What comes after the last sentence of the article on the birth of Britain's public-relations industry? Write the next few paragraphs.

## EXCERPT TO READ

>> START

[R-G] PR: The dark history of spin and its threat to genuine news

Anthony Fenton fentona at shaw.ca
Mon Apr 14 23:17:52 MDT 2008


  PR: The dark history of spin and its threat to genuine news
14 April 2008
http://www.spinwatch.org/content/view/4822/8/

As the public-relations industry increasingly tries to dominate the  
media, it is not only contaminating journalism but is itself reverting  
to its lowly propaganda origins, say David Miller and William Dinan

Dean's Yard is a stone's throw from the Houses of Parliament, and it  
was here in August 1919 that the public-relations industry was born in  
Britain. Its avowed aim was to ensure that universal suffrage –  
introduced the previous year – would not result in genuine democratic  
politics.

One of those present at the first meeting had spelled this out back in  
1911, when he had sponsored the creation of "business leagues" to  
defend big business. "If our league succeeds," he wrote, "politics  
would be done for. That is my object."

Dudley Docker, the author of those words, was a Midlands industrialist  
and founding president of the Federation of British Industries in 1916  
(forerunner of today's CBI). Also present was Rear-Admiral Reginald  
"Blinker" Hall, a former Director of Naval Intelligence and recently  
elected MP. Hall was responsible for leaking the infamous "Black  
Diaries" of the Irish Nationalist hero Roger Casement, thus ensuring  
his death by hanging. The organisation they formed in 1919 was  
unblushingly called National Propaganda.

>> END

## PROVIDED INFORMATION
>> START

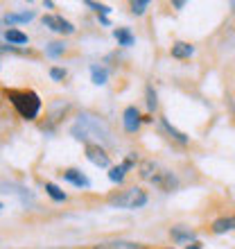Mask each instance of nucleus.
<instances>
[{"label": "nucleus", "mask_w": 235, "mask_h": 249, "mask_svg": "<svg viewBox=\"0 0 235 249\" xmlns=\"http://www.w3.org/2000/svg\"><path fill=\"white\" fill-rule=\"evenodd\" d=\"M95 249H145V247L136 243H122V240H118V243H100V245H95Z\"/></svg>", "instance_id": "obj_11"}, {"label": "nucleus", "mask_w": 235, "mask_h": 249, "mask_svg": "<svg viewBox=\"0 0 235 249\" xmlns=\"http://www.w3.org/2000/svg\"><path fill=\"white\" fill-rule=\"evenodd\" d=\"M113 34H116V39L120 46H134V34H131L127 27H118Z\"/></svg>", "instance_id": "obj_12"}, {"label": "nucleus", "mask_w": 235, "mask_h": 249, "mask_svg": "<svg viewBox=\"0 0 235 249\" xmlns=\"http://www.w3.org/2000/svg\"><path fill=\"white\" fill-rule=\"evenodd\" d=\"M161 124H163V129L168 131V134H170V136L174 138V141H179V143H181V145H185V143H188V136H185L183 131H179V129H176V127H172V124L168 123V118H161Z\"/></svg>", "instance_id": "obj_10"}, {"label": "nucleus", "mask_w": 235, "mask_h": 249, "mask_svg": "<svg viewBox=\"0 0 235 249\" xmlns=\"http://www.w3.org/2000/svg\"><path fill=\"white\" fill-rule=\"evenodd\" d=\"M156 170H158V165L151 163V161H145V163H140V177L147 179V181L154 177V172H156Z\"/></svg>", "instance_id": "obj_18"}, {"label": "nucleus", "mask_w": 235, "mask_h": 249, "mask_svg": "<svg viewBox=\"0 0 235 249\" xmlns=\"http://www.w3.org/2000/svg\"><path fill=\"white\" fill-rule=\"evenodd\" d=\"M140 123H143L140 111H138L136 107H127V109H124V129L129 131V134H134V131H138Z\"/></svg>", "instance_id": "obj_6"}, {"label": "nucleus", "mask_w": 235, "mask_h": 249, "mask_svg": "<svg viewBox=\"0 0 235 249\" xmlns=\"http://www.w3.org/2000/svg\"><path fill=\"white\" fill-rule=\"evenodd\" d=\"M91 75H93V82H95L98 86L106 84V77H109L106 68H100V66H93V68H91Z\"/></svg>", "instance_id": "obj_15"}, {"label": "nucleus", "mask_w": 235, "mask_h": 249, "mask_svg": "<svg viewBox=\"0 0 235 249\" xmlns=\"http://www.w3.org/2000/svg\"><path fill=\"white\" fill-rule=\"evenodd\" d=\"M192 53H195V48L190 46V43H185V41H176L174 46H172V57L174 59H190Z\"/></svg>", "instance_id": "obj_7"}, {"label": "nucleus", "mask_w": 235, "mask_h": 249, "mask_svg": "<svg viewBox=\"0 0 235 249\" xmlns=\"http://www.w3.org/2000/svg\"><path fill=\"white\" fill-rule=\"evenodd\" d=\"M129 7H131V14L140 16V14H145V9L150 7V2H147V0H134V2H131Z\"/></svg>", "instance_id": "obj_20"}, {"label": "nucleus", "mask_w": 235, "mask_h": 249, "mask_svg": "<svg viewBox=\"0 0 235 249\" xmlns=\"http://www.w3.org/2000/svg\"><path fill=\"white\" fill-rule=\"evenodd\" d=\"M172 238H174L176 243H185V240H192V231H188V229H181V227H174L172 229Z\"/></svg>", "instance_id": "obj_17"}, {"label": "nucleus", "mask_w": 235, "mask_h": 249, "mask_svg": "<svg viewBox=\"0 0 235 249\" xmlns=\"http://www.w3.org/2000/svg\"><path fill=\"white\" fill-rule=\"evenodd\" d=\"M43 25L50 27V30H54V32H59V34H72L75 32V27H72L70 20L61 18V16H54V14L43 16Z\"/></svg>", "instance_id": "obj_4"}, {"label": "nucleus", "mask_w": 235, "mask_h": 249, "mask_svg": "<svg viewBox=\"0 0 235 249\" xmlns=\"http://www.w3.org/2000/svg\"><path fill=\"white\" fill-rule=\"evenodd\" d=\"M88 7H91L93 12H98V14H102V16H106V14L111 12L106 5H98V2H88Z\"/></svg>", "instance_id": "obj_23"}, {"label": "nucleus", "mask_w": 235, "mask_h": 249, "mask_svg": "<svg viewBox=\"0 0 235 249\" xmlns=\"http://www.w3.org/2000/svg\"><path fill=\"white\" fill-rule=\"evenodd\" d=\"M0 209H2V204H0Z\"/></svg>", "instance_id": "obj_27"}, {"label": "nucleus", "mask_w": 235, "mask_h": 249, "mask_svg": "<svg viewBox=\"0 0 235 249\" xmlns=\"http://www.w3.org/2000/svg\"><path fill=\"white\" fill-rule=\"evenodd\" d=\"M233 9H235V2H233Z\"/></svg>", "instance_id": "obj_26"}, {"label": "nucleus", "mask_w": 235, "mask_h": 249, "mask_svg": "<svg viewBox=\"0 0 235 249\" xmlns=\"http://www.w3.org/2000/svg\"><path fill=\"white\" fill-rule=\"evenodd\" d=\"M64 179H66V181H70V184H75L77 188H88V179H86L79 170H75V168L64 170Z\"/></svg>", "instance_id": "obj_8"}, {"label": "nucleus", "mask_w": 235, "mask_h": 249, "mask_svg": "<svg viewBox=\"0 0 235 249\" xmlns=\"http://www.w3.org/2000/svg\"><path fill=\"white\" fill-rule=\"evenodd\" d=\"M156 107H158L156 93H154V89H151V86H147V109H150V111H154Z\"/></svg>", "instance_id": "obj_21"}, {"label": "nucleus", "mask_w": 235, "mask_h": 249, "mask_svg": "<svg viewBox=\"0 0 235 249\" xmlns=\"http://www.w3.org/2000/svg\"><path fill=\"white\" fill-rule=\"evenodd\" d=\"M86 159H88L91 163L100 165V168H109V165H111V159H109V154H106L104 147L93 145V143L86 145Z\"/></svg>", "instance_id": "obj_3"}, {"label": "nucleus", "mask_w": 235, "mask_h": 249, "mask_svg": "<svg viewBox=\"0 0 235 249\" xmlns=\"http://www.w3.org/2000/svg\"><path fill=\"white\" fill-rule=\"evenodd\" d=\"M235 229V215H229V217H219L213 222V231L215 233H226V231Z\"/></svg>", "instance_id": "obj_9"}, {"label": "nucleus", "mask_w": 235, "mask_h": 249, "mask_svg": "<svg viewBox=\"0 0 235 249\" xmlns=\"http://www.w3.org/2000/svg\"><path fill=\"white\" fill-rule=\"evenodd\" d=\"M50 77L57 79V82H64V79H66V71H64V68H50Z\"/></svg>", "instance_id": "obj_22"}, {"label": "nucleus", "mask_w": 235, "mask_h": 249, "mask_svg": "<svg viewBox=\"0 0 235 249\" xmlns=\"http://www.w3.org/2000/svg\"><path fill=\"white\" fill-rule=\"evenodd\" d=\"M150 181L154 186H158L161 190H172V188H176V184H179V181H176V177L172 175L170 170H161V168L154 172V177H151Z\"/></svg>", "instance_id": "obj_5"}, {"label": "nucleus", "mask_w": 235, "mask_h": 249, "mask_svg": "<svg viewBox=\"0 0 235 249\" xmlns=\"http://www.w3.org/2000/svg\"><path fill=\"white\" fill-rule=\"evenodd\" d=\"M188 249H201V245H199V243H192V245H188Z\"/></svg>", "instance_id": "obj_25"}, {"label": "nucleus", "mask_w": 235, "mask_h": 249, "mask_svg": "<svg viewBox=\"0 0 235 249\" xmlns=\"http://www.w3.org/2000/svg\"><path fill=\"white\" fill-rule=\"evenodd\" d=\"M48 53L54 54V57H57V54H61V53H64V43H57V41H54V43H50Z\"/></svg>", "instance_id": "obj_24"}, {"label": "nucleus", "mask_w": 235, "mask_h": 249, "mask_svg": "<svg viewBox=\"0 0 235 249\" xmlns=\"http://www.w3.org/2000/svg\"><path fill=\"white\" fill-rule=\"evenodd\" d=\"M5 39L9 41V43H27V34H23L20 32V30H14V27H9V30H7L5 32Z\"/></svg>", "instance_id": "obj_13"}, {"label": "nucleus", "mask_w": 235, "mask_h": 249, "mask_svg": "<svg viewBox=\"0 0 235 249\" xmlns=\"http://www.w3.org/2000/svg\"><path fill=\"white\" fill-rule=\"evenodd\" d=\"M111 204L113 206H120V209H140L147 204V193L143 188H127L122 190L120 195L111 197Z\"/></svg>", "instance_id": "obj_2"}, {"label": "nucleus", "mask_w": 235, "mask_h": 249, "mask_svg": "<svg viewBox=\"0 0 235 249\" xmlns=\"http://www.w3.org/2000/svg\"><path fill=\"white\" fill-rule=\"evenodd\" d=\"M34 14L32 12H27V14H7L5 20L7 23H23V20H30Z\"/></svg>", "instance_id": "obj_19"}, {"label": "nucleus", "mask_w": 235, "mask_h": 249, "mask_svg": "<svg viewBox=\"0 0 235 249\" xmlns=\"http://www.w3.org/2000/svg\"><path fill=\"white\" fill-rule=\"evenodd\" d=\"M46 193L52 197L54 202H66V193L59 188L57 184H52V181H48V184H46Z\"/></svg>", "instance_id": "obj_14"}, {"label": "nucleus", "mask_w": 235, "mask_h": 249, "mask_svg": "<svg viewBox=\"0 0 235 249\" xmlns=\"http://www.w3.org/2000/svg\"><path fill=\"white\" fill-rule=\"evenodd\" d=\"M7 98L12 100V105L16 107V111L25 120L36 118V113H39V109H41V100L34 91H16V89H12V91H7Z\"/></svg>", "instance_id": "obj_1"}, {"label": "nucleus", "mask_w": 235, "mask_h": 249, "mask_svg": "<svg viewBox=\"0 0 235 249\" xmlns=\"http://www.w3.org/2000/svg\"><path fill=\"white\" fill-rule=\"evenodd\" d=\"M124 175H127V168H124L122 163L109 170V179H111V181H116V184H122V181H124Z\"/></svg>", "instance_id": "obj_16"}]
</instances>
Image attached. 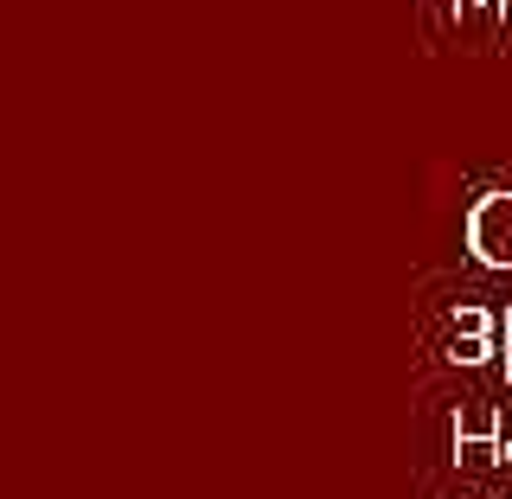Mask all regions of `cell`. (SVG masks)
Returning <instances> with one entry per match:
<instances>
[{
  "instance_id": "1",
  "label": "cell",
  "mask_w": 512,
  "mask_h": 499,
  "mask_svg": "<svg viewBox=\"0 0 512 499\" xmlns=\"http://www.w3.org/2000/svg\"><path fill=\"white\" fill-rule=\"evenodd\" d=\"M468 256L480 269H512V192H480L468 205Z\"/></svg>"
},
{
  "instance_id": "2",
  "label": "cell",
  "mask_w": 512,
  "mask_h": 499,
  "mask_svg": "<svg viewBox=\"0 0 512 499\" xmlns=\"http://www.w3.org/2000/svg\"><path fill=\"white\" fill-rule=\"evenodd\" d=\"M455 461L468 468H487V461H506V416L487 404H468L455 416Z\"/></svg>"
},
{
  "instance_id": "3",
  "label": "cell",
  "mask_w": 512,
  "mask_h": 499,
  "mask_svg": "<svg viewBox=\"0 0 512 499\" xmlns=\"http://www.w3.org/2000/svg\"><path fill=\"white\" fill-rule=\"evenodd\" d=\"M448 327H455L461 340H500V320H493L487 308H480V301H461V308H455V320H448Z\"/></svg>"
},
{
  "instance_id": "4",
  "label": "cell",
  "mask_w": 512,
  "mask_h": 499,
  "mask_svg": "<svg viewBox=\"0 0 512 499\" xmlns=\"http://www.w3.org/2000/svg\"><path fill=\"white\" fill-rule=\"evenodd\" d=\"M493 352H500V340H461L455 333V340H448V365H487Z\"/></svg>"
},
{
  "instance_id": "5",
  "label": "cell",
  "mask_w": 512,
  "mask_h": 499,
  "mask_svg": "<svg viewBox=\"0 0 512 499\" xmlns=\"http://www.w3.org/2000/svg\"><path fill=\"white\" fill-rule=\"evenodd\" d=\"M455 13H461V20H474V13H480L487 26H506L512 20V0H455Z\"/></svg>"
},
{
  "instance_id": "6",
  "label": "cell",
  "mask_w": 512,
  "mask_h": 499,
  "mask_svg": "<svg viewBox=\"0 0 512 499\" xmlns=\"http://www.w3.org/2000/svg\"><path fill=\"white\" fill-rule=\"evenodd\" d=\"M500 359H506V372H512V314H500Z\"/></svg>"
},
{
  "instance_id": "7",
  "label": "cell",
  "mask_w": 512,
  "mask_h": 499,
  "mask_svg": "<svg viewBox=\"0 0 512 499\" xmlns=\"http://www.w3.org/2000/svg\"><path fill=\"white\" fill-rule=\"evenodd\" d=\"M506 461H512V416H506Z\"/></svg>"
}]
</instances>
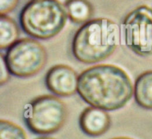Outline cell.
I'll return each mask as SVG.
<instances>
[{"label":"cell","instance_id":"obj_14","mask_svg":"<svg viewBox=\"0 0 152 139\" xmlns=\"http://www.w3.org/2000/svg\"><path fill=\"white\" fill-rule=\"evenodd\" d=\"M20 0H0V14L7 15L16 9Z\"/></svg>","mask_w":152,"mask_h":139},{"label":"cell","instance_id":"obj_7","mask_svg":"<svg viewBox=\"0 0 152 139\" xmlns=\"http://www.w3.org/2000/svg\"><path fill=\"white\" fill-rule=\"evenodd\" d=\"M79 74L71 66L58 64L49 68L45 77L47 89L59 97L75 95L78 88Z\"/></svg>","mask_w":152,"mask_h":139},{"label":"cell","instance_id":"obj_5","mask_svg":"<svg viewBox=\"0 0 152 139\" xmlns=\"http://www.w3.org/2000/svg\"><path fill=\"white\" fill-rule=\"evenodd\" d=\"M4 58L11 75L28 78L45 68L48 61V52L38 40L26 37L19 39L8 48Z\"/></svg>","mask_w":152,"mask_h":139},{"label":"cell","instance_id":"obj_2","mask_svg":"<svg viewBox=\"0 0 152 139\" xmlns=\"http://www.w3.org/2000/svg\"><path fill=\"white\" fill-rule=\"evenodd\" d=\"M121 38L120 26L107 18H96L77 31L71 44L75 59L84 64L98 63L115 52Z\"/></svg>","mask_w":152,"mask_h":139},{"label":"cell","instance_id":"obj_13","mask_svg":"<svg viewBox=\"0 0 152 139\" xmlns=\"http://www.w3.org/2000/svg\"><path fill=\"white\" fill-rule=\"evenodd\" d=\"M10 74H11L6 64L4 56L1 53L0 54V84L1 86L8 82V80H10Z\"/></svg>","mask_w":152,"mask_h":139},{"label":"cell","instance_id":"obj_1","mask_svg":"<svg viewBox=\"0 0 152 139\" xmlns=\"http://www.w3.org/2000/svg\"><path fill=\"white\" fill-rule=\"evenodd\" d=\"M77 93L91 107L107 112L116 111L132 99L134 86L123 68L111 64H99L79 74Z\"/></svg>","mask_w":152,"mask_h":139},{"label":"cell","instance_id":"obj_9","mask_svg":"<svg viewBox=\"0 0 152 139\" xmlns=\"http://www.w3.org/2000/svg\"><path fill=\"white\" fill-rule=\"evenodd\" d=\"M134 97L140 107L152 110V70L144 71L136 79L134 86Z\"/></svg>","mask_w":152,"mask_h":139},{"label":"cell","instance_id":"obj_11","mask_svg":"<svg viewBox=\"0 0 152 139\" xmlns=\"http://www.w3.org/2000/svg\"><path fill=\"white\" fill-rule=\"evenodd\" d=\"M20 30L16 21L7 15L0 16V49L10 48L19 40Z\"/></svg>","mask_w":152,"mask_h":139},{"label":"cell","instance_id":"obj_16","mask_svg":"<svg viewBox=\"0 0 152 139\" xmlns=\"http://www.w3.org/2000/svg\"><path fill=\"white\" fill-rule=\"evenodd\" d=\"M36 139H56V138H50V137H41V138H36Z\"/></svg>","mask_w":152,"mask_h":139},{"label":"cell","instance_id":"obj_12","mask_svg":"<svg viewBox=\"0 0 152 139\" xmlns=\"http://www.w3.org/2000/svg\"><path fill=\"white\" fill-rule=\"evenodd\" d=\"M0 139H28L25 131L13 122L0 121Z\"/></svg>","mask_w":152,"mask_h":139},{"label":"cell","instance_id":"obj_6","mask_svg":"<svg viewBox=\"0 0 152 139\" xmlns=\"http://www.w3.org/2000/svg\"><path fill=\"white\" fill-rule=\"evenodd\" d=\"M121 40L138 56H152V9L140 5L128 13L120 25Z\"/></svg>","mask_w":152,"mask_h":139},{"label":"cell","instance_id":"obj_3","mask_svg":"<svg viewBox=\"0 0 152 139\" xmlns=\"http://www.w3.org/2000/svg\"><path fill=\"white\" fill-rule=\"evenodd\" d=\"M68 19L65 5L59 0H31L19 14V23L24 32L41 40L58 35Z\"/></svg>","mask_w":152,"mask_h":139},{"label":"cell","instance_id":"obj_4","mask_svg":"<svg viewBox=\"0 0 152 139\" xmlns=\"http://www.w3.org/2000/svg\"><path fill=\"white\" fill-rule=\"evenodd\" d=\"M67 105L59 97L44 95L37 97L26 104L23 119L27 127L36 135L56 133L66 123Z\"/></svg>","mask_w":152,"mask_h":139},{"label":"cell","instance_id":"obj_15","mask_svg":"<svg viewBox=\"0 0 152 139\" xmlns=\"http://www.w3.org/2000/svg\"><path fill=\"white\" fill-rule=\"evenodd\" d=\"M111 139H134V138H129V137H116V138H113Z\"/></svg>","mask_w":152,"mask_h":139},{"label":"cell","instance_id":"obj_8","mask_svg":"<svg viewBox=\"0 0 152 139\" xmlns=\"http://www.w3.org/2000/svg\"><path fill=\"white\" fill-rule=\"evenodd\" d=\"M79 125L83 133L90 137H99L108 131L111 118L108 113L102 109L88 107L81 113Z\"/></svg>","mask_w":152,"mask_h":139},{"label":"cell","instance_id":"obj_10","mask_svg":"<svg viewBox=\"0 0 152 139\" xmlns=\"http://www.w3.org/2000/svg\"><path fill=\"white\" fill-rule=\"evenodd\" d=\"M64 5L68 19L73 23L84 25L91 20L94 7L88 0H65Z\"/></svg>","mask_w":152,"mask_h":139}]
</instances>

>> END

## RESULT OF THE EXERCISE
If you haven't heard of National Propaganda, that may be because its  
story features in virtually no history books - perhaps a testament to  
the power of propaganda to manage and manipulate how we see the world.  
Corporate propaganda did not come to Britain as an export from the US,  
but arose here at the same time and for the same reasons - as a  
defence by the powerful of their interests. Today it is called public  
relations, a term invented by early spin doctors when propaganda got a  
bad name.

PR today attempts to control the political agenda by attempting to  
dominate the whole information environment so that alternatives to the  
market seem nonsensical or minority pursuits. The most important way  
in which it operates is by direct influence on the political élite as  
opposed to influence on public opinion.

The aim is to ensure that almost everything that the political class  
hears will come from apparently independent institutes, think tanks,  
scientists, journalists or civil society. In reality, many of these  
sources are put in place by the PR industry. The aim is to undermine  
or marginalise independent journalism, control decision-making, and  
lastly, mystify and misinform the public. In doing so, PR is bringing  
about the death of genuine news.

The PR industry has even taken over sections of the media. An early  
example was the 1995 joint venture between ITN and Burson-Marsteller,  
one of the most controversial PR firms in the world. Corporate  
Television Networks, which still exists, was, for a while, based at  
ITN headquarters, with full access to ITN archives, and made films for  
Shell and other companies.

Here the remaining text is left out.